++++ MATERIAL SUPPLIED ++++
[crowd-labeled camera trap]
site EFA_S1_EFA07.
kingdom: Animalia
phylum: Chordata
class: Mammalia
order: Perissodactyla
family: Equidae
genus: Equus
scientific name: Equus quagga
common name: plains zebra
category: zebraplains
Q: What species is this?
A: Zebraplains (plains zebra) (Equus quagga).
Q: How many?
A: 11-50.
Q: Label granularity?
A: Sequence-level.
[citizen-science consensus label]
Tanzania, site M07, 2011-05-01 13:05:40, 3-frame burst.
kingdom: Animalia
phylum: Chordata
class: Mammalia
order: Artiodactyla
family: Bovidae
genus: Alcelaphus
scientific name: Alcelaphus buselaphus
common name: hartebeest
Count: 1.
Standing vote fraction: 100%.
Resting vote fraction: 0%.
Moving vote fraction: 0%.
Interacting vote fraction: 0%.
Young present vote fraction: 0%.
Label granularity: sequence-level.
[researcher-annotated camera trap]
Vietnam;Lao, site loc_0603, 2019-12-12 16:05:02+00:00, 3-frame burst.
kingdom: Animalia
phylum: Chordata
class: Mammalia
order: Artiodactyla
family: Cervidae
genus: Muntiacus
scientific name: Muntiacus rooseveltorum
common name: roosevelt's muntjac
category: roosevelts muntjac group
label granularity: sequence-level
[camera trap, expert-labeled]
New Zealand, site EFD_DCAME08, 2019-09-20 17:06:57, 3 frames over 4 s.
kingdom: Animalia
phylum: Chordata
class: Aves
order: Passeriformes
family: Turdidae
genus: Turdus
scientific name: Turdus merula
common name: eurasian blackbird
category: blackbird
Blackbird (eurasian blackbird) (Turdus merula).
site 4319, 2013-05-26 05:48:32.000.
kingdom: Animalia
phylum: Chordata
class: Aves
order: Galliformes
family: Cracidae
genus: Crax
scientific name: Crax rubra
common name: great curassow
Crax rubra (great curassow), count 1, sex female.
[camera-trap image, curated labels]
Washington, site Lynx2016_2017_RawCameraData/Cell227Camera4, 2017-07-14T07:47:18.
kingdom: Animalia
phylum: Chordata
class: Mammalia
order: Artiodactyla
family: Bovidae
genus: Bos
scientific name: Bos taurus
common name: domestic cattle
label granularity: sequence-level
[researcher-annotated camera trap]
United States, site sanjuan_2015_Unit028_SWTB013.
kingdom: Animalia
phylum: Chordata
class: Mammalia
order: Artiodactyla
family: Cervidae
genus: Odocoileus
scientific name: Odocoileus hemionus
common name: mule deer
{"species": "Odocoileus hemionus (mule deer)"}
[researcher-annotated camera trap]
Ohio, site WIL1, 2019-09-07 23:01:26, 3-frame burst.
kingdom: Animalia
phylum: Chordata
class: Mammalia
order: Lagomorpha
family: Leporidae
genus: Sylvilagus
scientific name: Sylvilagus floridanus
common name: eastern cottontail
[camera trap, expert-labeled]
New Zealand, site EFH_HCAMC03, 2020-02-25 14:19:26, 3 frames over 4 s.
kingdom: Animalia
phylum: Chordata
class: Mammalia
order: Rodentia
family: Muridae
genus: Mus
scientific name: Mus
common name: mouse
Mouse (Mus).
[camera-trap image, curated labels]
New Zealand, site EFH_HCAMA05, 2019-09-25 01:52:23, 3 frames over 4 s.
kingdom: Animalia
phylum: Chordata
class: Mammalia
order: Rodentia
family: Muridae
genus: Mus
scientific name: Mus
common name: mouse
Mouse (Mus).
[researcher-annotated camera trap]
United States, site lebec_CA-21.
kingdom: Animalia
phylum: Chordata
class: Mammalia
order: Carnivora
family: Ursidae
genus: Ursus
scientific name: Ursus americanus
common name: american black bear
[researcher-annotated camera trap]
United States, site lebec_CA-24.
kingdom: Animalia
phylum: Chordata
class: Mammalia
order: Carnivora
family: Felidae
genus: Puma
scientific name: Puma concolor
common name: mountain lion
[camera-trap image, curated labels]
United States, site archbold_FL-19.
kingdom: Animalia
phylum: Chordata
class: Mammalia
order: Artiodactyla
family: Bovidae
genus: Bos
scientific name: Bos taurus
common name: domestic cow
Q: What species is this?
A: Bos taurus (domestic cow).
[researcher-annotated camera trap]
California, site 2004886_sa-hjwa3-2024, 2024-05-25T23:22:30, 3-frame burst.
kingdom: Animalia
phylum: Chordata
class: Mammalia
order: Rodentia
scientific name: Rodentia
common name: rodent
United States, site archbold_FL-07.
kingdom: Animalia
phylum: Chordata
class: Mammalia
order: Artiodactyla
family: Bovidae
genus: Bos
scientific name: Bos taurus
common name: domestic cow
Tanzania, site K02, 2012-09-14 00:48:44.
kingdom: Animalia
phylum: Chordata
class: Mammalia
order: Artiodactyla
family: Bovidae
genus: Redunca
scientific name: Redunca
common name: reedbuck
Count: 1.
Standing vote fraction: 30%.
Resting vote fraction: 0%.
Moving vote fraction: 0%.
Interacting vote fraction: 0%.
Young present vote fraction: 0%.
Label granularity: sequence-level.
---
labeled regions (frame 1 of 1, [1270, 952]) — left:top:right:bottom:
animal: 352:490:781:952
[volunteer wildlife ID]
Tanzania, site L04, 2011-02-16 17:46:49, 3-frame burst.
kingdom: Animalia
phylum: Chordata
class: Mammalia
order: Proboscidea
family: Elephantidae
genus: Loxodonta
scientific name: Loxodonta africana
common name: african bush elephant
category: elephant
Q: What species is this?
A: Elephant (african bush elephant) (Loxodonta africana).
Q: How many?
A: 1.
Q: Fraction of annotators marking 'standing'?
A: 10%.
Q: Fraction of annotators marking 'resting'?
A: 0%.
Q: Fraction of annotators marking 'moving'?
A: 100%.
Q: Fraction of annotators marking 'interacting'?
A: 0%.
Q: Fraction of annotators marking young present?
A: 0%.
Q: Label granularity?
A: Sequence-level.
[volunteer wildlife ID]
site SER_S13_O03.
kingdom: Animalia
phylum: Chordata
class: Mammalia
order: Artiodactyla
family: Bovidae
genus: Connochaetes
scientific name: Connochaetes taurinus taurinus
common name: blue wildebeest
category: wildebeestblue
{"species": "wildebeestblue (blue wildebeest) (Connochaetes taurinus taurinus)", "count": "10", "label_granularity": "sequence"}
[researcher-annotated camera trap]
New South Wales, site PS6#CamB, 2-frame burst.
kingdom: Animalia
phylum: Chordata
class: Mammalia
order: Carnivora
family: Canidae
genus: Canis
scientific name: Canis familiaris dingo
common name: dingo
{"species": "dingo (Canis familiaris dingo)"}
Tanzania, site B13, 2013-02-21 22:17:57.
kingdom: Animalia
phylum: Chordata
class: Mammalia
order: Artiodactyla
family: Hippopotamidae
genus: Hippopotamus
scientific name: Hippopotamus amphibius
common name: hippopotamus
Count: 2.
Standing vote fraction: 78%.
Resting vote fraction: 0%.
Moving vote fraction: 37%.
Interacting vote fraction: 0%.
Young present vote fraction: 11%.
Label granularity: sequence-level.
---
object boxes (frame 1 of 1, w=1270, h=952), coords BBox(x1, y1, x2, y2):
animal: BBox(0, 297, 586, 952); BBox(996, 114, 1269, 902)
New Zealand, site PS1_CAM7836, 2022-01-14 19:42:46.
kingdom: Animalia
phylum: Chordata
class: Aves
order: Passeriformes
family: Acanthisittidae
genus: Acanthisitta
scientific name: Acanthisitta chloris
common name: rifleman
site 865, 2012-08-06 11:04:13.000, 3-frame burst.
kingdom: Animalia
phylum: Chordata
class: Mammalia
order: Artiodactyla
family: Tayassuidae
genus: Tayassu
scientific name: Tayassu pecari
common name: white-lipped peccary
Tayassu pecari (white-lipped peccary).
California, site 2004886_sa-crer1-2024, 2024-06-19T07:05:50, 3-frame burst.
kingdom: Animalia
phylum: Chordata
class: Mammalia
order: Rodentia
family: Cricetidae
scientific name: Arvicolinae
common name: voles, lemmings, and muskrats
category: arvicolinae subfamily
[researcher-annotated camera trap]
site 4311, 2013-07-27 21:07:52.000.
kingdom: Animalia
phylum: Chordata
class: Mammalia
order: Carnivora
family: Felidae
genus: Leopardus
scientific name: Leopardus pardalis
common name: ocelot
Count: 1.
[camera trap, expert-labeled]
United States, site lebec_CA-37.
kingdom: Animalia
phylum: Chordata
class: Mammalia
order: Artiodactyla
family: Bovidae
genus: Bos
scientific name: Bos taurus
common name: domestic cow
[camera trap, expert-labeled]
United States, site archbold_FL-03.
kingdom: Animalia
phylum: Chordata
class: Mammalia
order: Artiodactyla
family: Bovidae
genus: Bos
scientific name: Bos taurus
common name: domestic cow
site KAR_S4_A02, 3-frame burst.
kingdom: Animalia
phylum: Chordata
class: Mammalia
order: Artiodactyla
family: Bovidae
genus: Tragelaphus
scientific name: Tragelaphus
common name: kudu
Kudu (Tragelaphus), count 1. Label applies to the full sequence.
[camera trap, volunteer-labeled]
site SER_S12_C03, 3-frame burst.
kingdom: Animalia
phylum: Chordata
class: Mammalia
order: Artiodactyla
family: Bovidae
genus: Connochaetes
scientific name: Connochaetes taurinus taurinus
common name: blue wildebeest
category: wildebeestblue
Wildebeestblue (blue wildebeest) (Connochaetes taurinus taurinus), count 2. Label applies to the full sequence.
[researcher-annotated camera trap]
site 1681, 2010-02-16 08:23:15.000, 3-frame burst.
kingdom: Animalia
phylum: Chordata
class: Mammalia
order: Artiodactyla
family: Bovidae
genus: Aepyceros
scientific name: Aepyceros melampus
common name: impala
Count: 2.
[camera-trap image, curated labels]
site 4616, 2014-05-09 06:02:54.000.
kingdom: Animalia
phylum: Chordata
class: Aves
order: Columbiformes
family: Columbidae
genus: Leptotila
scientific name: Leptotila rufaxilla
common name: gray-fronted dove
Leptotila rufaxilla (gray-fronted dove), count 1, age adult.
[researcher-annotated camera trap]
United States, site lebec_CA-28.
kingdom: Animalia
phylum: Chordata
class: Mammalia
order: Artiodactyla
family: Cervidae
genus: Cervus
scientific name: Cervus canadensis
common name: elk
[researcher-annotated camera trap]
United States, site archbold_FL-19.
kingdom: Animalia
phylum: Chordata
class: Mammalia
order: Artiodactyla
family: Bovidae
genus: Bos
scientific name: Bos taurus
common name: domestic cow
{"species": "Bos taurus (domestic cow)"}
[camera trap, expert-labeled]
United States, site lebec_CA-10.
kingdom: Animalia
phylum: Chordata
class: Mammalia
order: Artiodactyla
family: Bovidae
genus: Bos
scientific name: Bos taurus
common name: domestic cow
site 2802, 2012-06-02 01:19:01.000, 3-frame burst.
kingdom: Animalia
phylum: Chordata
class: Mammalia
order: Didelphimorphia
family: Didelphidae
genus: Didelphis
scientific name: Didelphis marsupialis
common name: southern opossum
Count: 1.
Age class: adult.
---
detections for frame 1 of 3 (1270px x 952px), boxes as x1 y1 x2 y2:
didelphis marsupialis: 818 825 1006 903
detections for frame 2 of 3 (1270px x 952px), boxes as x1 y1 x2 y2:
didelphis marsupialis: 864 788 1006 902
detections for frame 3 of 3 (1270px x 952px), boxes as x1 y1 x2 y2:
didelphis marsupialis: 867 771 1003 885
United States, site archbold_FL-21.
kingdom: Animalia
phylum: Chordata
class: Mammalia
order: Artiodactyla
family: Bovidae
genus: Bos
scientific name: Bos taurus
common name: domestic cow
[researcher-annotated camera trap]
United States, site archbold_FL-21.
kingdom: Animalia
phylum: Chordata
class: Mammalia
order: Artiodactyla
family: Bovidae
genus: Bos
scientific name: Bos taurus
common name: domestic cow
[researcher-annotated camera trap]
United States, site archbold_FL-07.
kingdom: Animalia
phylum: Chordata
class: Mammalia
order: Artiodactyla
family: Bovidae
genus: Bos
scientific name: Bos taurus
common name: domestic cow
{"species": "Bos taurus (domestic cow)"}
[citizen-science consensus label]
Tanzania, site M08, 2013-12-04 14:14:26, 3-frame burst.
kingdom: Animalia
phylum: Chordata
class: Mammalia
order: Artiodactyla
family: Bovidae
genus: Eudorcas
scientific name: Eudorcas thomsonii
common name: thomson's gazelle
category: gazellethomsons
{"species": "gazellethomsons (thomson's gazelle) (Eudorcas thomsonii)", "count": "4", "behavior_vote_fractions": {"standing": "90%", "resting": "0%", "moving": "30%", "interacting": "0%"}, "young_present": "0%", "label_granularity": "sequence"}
++++
The answer must be every line of the entries that includes the word "gazellethomsons".

EXERCISE RESPONSE
category: gazellethomsons
{"species": "gazellethomsons (thomson's gazelle) (Eudorcas thomsonii)", "count": "4", "behavior_vote_fractions": {"standing": "90%", "resting": "0%", "moving": "30%", "interacting": "0%"}, "young_present": "0%", "label_granularity": "sequence"}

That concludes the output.